The economic calendar will not feature any data releases that could impact the USD’s valuation in the second half of the day. In case markets adopt a cautious stance in the American session, GBP/USD could start correcting lower.
In the meantime, market participants will pay close attention to comments from Federal Reserve (Fed) Governor Christopher Waller later in the day. Over the weekend, San Francisco Fed President Mary Daly told the Financial Times that it is time to consider adjusting borrowing costs. Additionally, Chicago Fed President Austan Goolsbee argued that not lowering the policy rate in September could damage the labour market.
GBP/USD Technical Analysis
The Relative Strength Index (RSI) indicator on the 4-hour chart climbed above 80 on Monday, reflecting technically overbought conditions for GBP/USD. In case the pair stages a technical correction, immediate support is located at 1.2950 (Fibonacci 78.6% retracement of the latest downtrend) before 1.2900 (Fibonacci 61.8% retracement, psychological level) and 1.2850 (Fibonacci 50% retracement level).
On the upside, 1.3000 (psychological level, static level) could be seen as next resistance before 1.3045 (beginning point of the downtrend, July 17 high).
Pound Sterling FAQs
The Pound Sterling (GBP) is the oldest currency in the world (886 AD) and the official currency of the United Kingdom.

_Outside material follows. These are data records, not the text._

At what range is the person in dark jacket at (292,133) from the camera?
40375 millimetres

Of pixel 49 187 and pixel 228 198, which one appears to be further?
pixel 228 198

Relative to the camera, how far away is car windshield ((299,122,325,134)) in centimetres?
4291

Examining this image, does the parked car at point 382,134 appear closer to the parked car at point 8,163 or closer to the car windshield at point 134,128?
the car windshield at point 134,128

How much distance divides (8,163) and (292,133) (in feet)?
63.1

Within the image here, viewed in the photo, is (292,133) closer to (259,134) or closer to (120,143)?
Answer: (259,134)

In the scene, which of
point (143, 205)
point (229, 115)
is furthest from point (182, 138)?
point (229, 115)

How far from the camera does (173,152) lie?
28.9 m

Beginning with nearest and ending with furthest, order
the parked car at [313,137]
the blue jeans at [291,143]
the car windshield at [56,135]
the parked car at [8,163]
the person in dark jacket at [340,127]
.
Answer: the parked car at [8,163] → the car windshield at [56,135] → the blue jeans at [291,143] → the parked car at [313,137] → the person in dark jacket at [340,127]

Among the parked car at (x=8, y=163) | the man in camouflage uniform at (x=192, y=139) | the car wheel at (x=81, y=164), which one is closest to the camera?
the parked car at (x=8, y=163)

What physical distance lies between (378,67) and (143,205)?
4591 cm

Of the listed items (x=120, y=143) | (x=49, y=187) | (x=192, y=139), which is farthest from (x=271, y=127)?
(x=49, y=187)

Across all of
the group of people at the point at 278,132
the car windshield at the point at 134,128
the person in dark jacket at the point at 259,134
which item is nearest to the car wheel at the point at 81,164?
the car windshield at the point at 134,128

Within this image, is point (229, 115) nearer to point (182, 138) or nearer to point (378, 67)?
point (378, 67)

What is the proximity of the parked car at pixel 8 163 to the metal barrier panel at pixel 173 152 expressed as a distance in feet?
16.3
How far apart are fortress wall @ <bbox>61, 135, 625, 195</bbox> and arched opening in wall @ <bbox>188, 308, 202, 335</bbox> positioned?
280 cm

It is the fourth most traded unit for foreign exchange (FX) in the world, accounting for 12% of all transactions, averaging $630 billion a day, according to 2022 data. Its key trading pairs are GBP/USD, aka ‘Cable’, which accounts for 11% of FX, GBP/JPY, or the ‘Dragon’ as it is known by traders (3%), and EUR/GBP (2%). The Pound Sterling is issued by the Bank of England (BoE).
The single most important factor influencing the value of the Pound Sterling is monetary policy decided by the Bank of England. The BoE bases its decisions on whether it has achieved its primary goal of “price stability” – a steady inflation rate of around 2%. Its primary tool for achieving this is the adjustment of interest rates. When inflation is too high, the BoE will try to rein it in by raising interest rates, making it more expensive for people and businesses to access credit. This is generally positive for GBP, as higher interest rates make the UK a more attractive place for global investors to park their money. When inflation falls too low it is a sign economic growth is slowing. In this scenario, the BoE will consider lowering interest rates to cheapen credit so businesses will borrow more to invest in growth-generating projects.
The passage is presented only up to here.